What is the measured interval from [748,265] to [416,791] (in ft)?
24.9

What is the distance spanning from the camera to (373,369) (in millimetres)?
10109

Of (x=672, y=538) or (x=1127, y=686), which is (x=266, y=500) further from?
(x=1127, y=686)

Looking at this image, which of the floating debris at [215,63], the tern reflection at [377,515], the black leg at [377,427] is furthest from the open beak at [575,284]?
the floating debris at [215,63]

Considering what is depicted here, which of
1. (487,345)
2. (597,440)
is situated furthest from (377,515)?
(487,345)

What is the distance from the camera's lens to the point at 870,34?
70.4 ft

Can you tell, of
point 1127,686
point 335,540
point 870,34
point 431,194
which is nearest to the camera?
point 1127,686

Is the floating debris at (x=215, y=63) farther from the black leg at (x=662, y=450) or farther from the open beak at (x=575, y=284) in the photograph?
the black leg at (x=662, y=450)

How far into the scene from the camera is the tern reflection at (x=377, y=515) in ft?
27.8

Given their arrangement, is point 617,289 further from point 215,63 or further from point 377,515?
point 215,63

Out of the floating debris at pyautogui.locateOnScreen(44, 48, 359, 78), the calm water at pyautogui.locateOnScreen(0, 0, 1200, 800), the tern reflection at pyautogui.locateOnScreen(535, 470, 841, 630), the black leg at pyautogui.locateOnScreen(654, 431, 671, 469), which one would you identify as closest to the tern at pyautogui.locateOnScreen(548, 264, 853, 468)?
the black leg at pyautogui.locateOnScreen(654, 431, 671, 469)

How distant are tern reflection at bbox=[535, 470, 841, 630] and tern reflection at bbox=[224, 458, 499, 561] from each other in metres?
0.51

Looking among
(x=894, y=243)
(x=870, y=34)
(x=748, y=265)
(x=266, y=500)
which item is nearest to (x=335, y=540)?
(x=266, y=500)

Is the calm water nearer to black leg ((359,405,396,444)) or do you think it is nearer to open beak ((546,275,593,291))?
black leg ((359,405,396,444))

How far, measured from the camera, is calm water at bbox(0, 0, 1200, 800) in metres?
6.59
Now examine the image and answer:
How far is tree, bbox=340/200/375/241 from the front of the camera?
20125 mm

______

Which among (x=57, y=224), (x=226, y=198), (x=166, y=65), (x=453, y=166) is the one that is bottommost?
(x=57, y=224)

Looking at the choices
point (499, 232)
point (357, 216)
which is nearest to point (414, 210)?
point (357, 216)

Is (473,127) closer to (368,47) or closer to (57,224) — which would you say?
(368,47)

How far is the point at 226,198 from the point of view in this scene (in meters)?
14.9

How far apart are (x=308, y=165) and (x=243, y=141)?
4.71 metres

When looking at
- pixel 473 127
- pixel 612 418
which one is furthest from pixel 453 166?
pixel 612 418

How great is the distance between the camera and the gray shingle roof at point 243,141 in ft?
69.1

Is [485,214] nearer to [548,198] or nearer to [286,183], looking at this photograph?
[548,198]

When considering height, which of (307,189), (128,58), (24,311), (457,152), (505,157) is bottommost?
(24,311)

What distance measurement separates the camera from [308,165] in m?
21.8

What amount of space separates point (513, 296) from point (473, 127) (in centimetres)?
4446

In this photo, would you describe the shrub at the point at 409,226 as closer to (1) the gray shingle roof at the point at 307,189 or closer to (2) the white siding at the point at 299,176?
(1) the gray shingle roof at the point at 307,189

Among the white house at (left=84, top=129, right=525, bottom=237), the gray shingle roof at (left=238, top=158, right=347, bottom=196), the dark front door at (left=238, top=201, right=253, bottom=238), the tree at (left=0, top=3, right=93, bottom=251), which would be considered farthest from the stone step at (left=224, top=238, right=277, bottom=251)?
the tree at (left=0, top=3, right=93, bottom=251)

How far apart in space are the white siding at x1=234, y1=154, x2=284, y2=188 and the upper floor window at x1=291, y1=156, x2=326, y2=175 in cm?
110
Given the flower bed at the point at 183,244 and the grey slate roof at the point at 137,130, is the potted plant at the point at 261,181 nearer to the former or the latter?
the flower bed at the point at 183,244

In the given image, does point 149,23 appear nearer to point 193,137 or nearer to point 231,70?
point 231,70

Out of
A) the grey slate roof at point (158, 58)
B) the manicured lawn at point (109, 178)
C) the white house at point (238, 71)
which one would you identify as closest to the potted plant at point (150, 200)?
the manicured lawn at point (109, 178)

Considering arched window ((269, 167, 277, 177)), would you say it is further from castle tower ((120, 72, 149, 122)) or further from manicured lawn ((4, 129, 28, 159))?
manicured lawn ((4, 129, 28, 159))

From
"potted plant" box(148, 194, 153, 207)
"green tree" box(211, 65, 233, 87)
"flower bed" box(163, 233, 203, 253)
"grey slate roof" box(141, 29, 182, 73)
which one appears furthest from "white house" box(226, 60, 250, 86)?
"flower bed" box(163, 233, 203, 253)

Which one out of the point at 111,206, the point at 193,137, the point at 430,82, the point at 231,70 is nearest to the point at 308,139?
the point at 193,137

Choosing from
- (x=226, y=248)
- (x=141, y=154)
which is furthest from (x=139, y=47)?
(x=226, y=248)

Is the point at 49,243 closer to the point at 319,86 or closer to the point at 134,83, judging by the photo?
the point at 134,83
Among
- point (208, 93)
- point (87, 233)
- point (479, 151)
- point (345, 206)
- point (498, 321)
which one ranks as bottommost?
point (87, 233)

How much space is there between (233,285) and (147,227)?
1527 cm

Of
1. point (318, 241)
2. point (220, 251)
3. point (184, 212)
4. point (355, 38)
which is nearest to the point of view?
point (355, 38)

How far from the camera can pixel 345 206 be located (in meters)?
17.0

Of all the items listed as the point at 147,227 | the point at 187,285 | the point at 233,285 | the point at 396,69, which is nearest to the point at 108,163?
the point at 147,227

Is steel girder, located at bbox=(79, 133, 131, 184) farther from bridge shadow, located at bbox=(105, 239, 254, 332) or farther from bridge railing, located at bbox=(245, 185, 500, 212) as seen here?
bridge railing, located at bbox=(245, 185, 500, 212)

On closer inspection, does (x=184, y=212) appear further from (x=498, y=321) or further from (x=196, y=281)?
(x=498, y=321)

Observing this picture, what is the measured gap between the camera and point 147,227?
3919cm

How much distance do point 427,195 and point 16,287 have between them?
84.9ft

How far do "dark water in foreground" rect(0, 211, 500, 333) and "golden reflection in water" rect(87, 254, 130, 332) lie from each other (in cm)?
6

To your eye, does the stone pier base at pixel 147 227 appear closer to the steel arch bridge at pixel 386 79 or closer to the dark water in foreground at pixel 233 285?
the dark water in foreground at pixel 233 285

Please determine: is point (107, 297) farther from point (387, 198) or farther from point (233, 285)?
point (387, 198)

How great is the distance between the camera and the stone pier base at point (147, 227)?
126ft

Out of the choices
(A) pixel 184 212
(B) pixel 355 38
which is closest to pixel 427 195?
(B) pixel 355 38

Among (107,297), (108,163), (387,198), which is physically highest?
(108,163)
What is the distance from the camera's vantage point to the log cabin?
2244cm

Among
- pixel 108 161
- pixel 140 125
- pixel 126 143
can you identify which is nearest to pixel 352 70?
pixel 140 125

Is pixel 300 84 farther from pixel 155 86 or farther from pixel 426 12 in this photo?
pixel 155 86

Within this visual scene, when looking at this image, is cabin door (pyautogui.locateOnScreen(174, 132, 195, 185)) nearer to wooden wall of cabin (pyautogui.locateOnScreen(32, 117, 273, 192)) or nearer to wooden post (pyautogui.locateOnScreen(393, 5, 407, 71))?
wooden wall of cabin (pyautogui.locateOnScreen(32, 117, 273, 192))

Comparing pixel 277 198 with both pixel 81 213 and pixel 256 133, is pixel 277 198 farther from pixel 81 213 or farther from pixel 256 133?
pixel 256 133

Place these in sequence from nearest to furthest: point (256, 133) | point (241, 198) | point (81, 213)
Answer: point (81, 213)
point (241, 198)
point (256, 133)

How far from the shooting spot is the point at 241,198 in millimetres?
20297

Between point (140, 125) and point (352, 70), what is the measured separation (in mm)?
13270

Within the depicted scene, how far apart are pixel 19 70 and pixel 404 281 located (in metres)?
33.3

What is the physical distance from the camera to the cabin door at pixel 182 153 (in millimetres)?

______

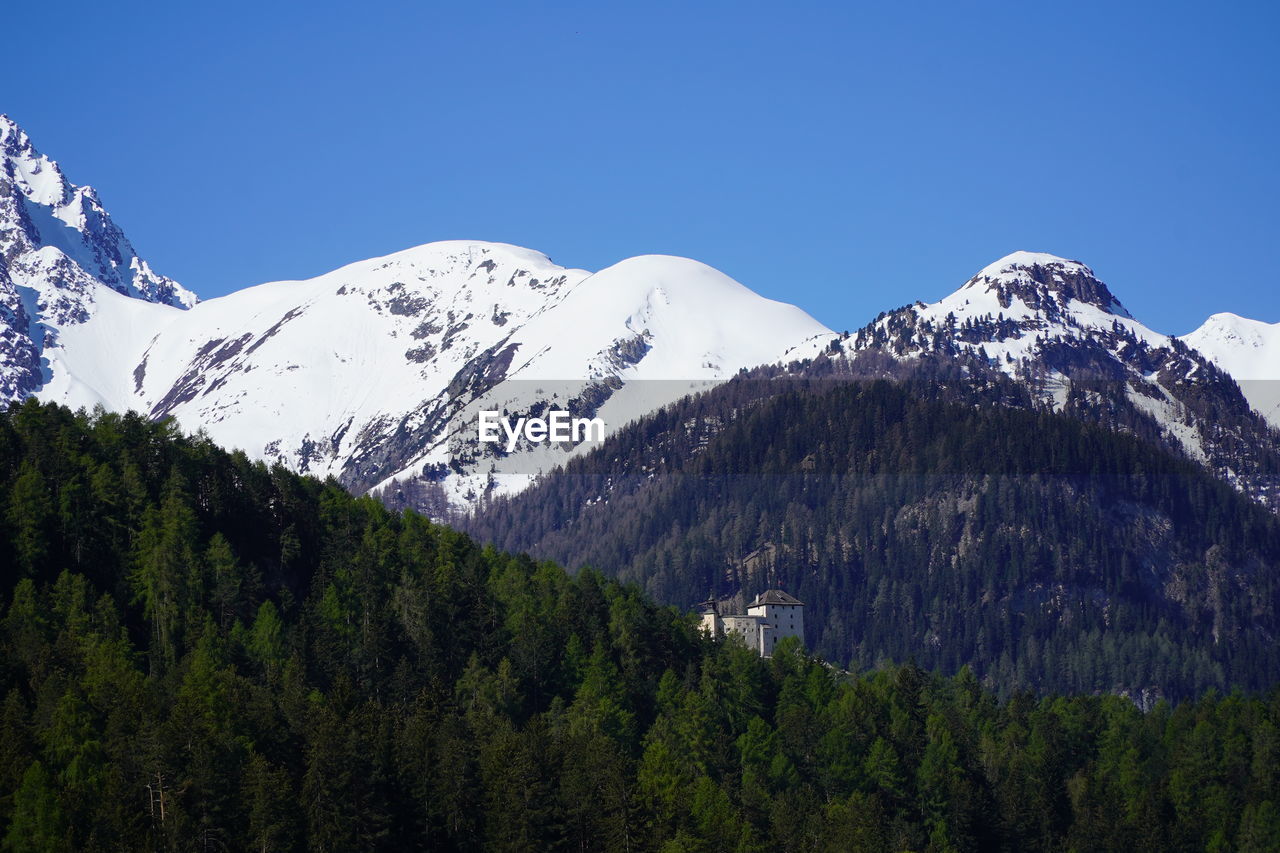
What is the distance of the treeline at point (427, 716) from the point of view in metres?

______

_Task objective_. Please find every line in the material that contains the word "closest" and copy each of those lines.

_Written solution_.
Out of the floating debris at pyautogui.locateOnScreen(44, 48, 359, 78), the calm water at pyautogui.locateOnScreen(0, 0, 1200, 800), the tern reflection at pyautogui.locateOnScreen(535, 470, 841, 630), the black leg at pyautogui.locateOnScreen(654, 431, 671, 469), which one would you identify as closest to the tern at pyautogui.locateOnScreen(548, 264, 853, 468)?
which one would you identify as closest to the potted plant at point (150, 200)?
which is closest to pixel 427 195?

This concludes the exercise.